== Recorded data ==
-- BEGIN --

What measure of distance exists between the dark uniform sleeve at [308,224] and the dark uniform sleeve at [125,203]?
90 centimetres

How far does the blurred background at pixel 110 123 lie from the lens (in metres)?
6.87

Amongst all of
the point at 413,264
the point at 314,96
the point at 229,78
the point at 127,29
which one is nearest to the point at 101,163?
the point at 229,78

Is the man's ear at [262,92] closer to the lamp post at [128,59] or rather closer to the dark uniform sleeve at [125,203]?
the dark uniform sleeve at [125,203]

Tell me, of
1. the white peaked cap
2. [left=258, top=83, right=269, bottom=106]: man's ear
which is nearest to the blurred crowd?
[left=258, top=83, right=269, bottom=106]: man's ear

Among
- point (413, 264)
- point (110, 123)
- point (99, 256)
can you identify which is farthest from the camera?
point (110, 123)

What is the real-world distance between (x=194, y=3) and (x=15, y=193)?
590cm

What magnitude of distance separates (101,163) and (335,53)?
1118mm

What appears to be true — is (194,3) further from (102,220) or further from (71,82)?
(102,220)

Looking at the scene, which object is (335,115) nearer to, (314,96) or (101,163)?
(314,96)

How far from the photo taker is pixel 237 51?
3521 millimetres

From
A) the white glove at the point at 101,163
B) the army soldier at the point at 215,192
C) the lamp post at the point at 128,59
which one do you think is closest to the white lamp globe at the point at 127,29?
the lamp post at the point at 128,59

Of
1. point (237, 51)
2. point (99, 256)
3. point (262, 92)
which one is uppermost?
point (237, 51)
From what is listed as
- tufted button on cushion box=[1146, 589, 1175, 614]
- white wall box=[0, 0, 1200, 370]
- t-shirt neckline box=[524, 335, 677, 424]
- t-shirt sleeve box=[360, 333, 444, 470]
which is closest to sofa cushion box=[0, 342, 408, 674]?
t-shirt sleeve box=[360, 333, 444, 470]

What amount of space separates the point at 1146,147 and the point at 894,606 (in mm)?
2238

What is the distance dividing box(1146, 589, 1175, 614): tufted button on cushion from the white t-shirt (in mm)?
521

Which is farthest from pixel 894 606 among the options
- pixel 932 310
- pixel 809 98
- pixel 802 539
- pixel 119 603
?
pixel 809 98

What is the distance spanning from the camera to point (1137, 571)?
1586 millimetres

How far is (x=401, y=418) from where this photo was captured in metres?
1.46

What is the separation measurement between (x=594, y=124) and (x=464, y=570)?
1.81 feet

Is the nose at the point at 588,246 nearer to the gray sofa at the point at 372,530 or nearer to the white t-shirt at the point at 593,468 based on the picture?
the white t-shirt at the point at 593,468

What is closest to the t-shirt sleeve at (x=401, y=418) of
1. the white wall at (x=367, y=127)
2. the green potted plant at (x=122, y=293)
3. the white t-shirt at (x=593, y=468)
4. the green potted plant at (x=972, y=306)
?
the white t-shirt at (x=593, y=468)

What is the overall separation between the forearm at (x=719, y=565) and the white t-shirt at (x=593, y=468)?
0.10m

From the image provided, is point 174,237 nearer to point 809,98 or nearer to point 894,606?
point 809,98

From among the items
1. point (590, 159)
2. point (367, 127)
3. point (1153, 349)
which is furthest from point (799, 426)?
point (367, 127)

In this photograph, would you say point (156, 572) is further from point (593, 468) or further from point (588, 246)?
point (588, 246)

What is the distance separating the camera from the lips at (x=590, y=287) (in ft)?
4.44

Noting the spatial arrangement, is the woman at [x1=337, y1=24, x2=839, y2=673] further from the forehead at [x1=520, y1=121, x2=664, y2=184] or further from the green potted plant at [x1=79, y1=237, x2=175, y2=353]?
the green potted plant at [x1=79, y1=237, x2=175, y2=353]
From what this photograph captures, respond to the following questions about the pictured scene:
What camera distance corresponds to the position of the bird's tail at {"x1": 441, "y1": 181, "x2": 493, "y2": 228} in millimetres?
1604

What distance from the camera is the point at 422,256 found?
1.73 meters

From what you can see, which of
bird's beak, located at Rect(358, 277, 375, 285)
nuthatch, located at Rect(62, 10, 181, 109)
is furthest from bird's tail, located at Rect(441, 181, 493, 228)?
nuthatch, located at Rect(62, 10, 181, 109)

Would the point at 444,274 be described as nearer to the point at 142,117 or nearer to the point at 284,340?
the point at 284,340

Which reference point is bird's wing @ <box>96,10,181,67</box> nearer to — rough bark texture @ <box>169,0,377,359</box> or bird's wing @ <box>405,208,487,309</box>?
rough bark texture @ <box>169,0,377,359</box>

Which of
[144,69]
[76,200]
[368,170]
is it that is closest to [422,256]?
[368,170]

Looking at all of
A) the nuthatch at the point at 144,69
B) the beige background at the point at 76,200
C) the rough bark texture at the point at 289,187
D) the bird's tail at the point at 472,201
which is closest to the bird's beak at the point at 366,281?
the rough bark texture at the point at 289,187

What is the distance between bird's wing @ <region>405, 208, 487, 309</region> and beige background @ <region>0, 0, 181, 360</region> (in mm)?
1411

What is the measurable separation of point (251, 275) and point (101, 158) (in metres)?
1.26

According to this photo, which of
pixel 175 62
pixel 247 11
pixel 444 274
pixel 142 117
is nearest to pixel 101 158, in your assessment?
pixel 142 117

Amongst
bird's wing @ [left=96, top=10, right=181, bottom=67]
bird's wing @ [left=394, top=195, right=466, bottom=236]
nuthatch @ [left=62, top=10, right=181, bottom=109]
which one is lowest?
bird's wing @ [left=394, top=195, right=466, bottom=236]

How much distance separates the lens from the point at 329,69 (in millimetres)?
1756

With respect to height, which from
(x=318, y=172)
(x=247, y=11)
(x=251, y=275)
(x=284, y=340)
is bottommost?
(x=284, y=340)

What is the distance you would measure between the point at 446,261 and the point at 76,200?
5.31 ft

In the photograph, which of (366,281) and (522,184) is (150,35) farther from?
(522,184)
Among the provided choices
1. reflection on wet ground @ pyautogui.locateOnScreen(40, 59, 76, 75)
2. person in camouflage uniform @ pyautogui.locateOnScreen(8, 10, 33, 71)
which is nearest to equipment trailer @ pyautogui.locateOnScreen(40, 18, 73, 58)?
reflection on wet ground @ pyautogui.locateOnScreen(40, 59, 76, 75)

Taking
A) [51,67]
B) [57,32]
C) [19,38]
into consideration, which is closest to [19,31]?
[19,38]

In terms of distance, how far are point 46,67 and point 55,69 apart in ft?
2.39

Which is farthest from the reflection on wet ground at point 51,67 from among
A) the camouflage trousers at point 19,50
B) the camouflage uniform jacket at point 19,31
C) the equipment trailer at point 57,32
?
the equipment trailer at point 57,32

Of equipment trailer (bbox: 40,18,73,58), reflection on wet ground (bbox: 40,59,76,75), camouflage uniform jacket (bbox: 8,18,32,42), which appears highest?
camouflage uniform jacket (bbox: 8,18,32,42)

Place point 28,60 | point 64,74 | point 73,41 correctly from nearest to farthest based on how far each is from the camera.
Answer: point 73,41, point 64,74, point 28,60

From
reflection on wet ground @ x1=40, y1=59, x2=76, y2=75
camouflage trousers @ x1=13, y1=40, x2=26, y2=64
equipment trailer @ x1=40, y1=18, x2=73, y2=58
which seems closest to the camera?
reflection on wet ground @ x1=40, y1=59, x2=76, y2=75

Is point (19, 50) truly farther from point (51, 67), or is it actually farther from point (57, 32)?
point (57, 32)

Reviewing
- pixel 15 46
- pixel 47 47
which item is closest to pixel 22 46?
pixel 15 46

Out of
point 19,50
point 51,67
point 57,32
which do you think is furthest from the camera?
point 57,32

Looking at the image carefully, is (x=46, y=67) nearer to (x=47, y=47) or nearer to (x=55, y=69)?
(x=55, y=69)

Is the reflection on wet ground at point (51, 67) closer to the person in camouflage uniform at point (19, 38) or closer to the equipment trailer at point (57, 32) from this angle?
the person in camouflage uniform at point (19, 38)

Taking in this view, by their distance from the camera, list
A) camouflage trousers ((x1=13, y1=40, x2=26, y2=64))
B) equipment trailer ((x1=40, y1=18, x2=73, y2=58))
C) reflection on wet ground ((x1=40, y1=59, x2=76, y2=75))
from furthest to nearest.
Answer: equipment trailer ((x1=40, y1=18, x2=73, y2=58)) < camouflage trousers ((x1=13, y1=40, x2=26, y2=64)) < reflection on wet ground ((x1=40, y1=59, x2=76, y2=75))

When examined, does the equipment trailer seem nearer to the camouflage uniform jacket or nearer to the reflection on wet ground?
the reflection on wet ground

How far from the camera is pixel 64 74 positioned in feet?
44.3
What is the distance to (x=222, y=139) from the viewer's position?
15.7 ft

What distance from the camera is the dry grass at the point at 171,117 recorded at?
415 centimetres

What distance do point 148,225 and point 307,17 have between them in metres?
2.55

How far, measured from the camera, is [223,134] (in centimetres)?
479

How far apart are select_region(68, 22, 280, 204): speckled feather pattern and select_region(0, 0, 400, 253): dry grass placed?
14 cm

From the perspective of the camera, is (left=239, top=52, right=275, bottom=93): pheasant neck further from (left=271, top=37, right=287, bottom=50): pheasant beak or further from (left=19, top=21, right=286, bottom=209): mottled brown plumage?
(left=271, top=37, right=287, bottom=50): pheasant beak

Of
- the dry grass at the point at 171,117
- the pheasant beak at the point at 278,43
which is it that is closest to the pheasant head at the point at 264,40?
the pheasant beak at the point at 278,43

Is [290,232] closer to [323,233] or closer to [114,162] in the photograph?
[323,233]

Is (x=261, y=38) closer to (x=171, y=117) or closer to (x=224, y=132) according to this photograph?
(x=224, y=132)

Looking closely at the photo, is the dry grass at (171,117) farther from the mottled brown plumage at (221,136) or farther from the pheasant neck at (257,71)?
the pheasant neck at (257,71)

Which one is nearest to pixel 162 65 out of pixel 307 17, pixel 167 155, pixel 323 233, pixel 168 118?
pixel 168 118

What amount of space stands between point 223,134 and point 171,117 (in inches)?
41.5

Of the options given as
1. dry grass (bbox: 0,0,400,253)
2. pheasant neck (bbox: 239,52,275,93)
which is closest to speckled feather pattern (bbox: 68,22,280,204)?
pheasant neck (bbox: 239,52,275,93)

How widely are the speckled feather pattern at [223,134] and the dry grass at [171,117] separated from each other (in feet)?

-- END --

== Task directions ==
Rewrite the stretch of the listing from the line containing "Looking at the image" through the line containing "Answer: equipment trailer", swapping "furthest" for "farthest" and keeping everything else the same.

== Correct output ==
Looking at the image carefully, is (x=46, y=67) nearer to (x=47, y=47) or nearer to (x=55, y=69)?
(x=55, y=69)

Is the reflection on wet ground at point (51, 67) closer to the person in camouflage uniform at point (19, 38) or closer to the equipment trailer at point (57, 32) from this angle?
the person in camouflage uniform at point (19, 38)

Taking in this view, by their distance from the camera, list
A) camouflage trousers ((x1=13, y1=40, x2=26, y2=64))
B) equipment trailer ((x1=40, y1=18, x2=73, y2=58))
C) reflection on wet ground ((x1=40, y1=59, x2=76, y2=75))
from farthest to nearest.
Answer: equipment trailer ((x1=40, y1=18, x2=73, y2=58)) < camouflage trousers ((x1=13, y1=40, x2=26, y2=64)) < reflection on wet ground ((x1=40, y1=59, x2=76, y2=75))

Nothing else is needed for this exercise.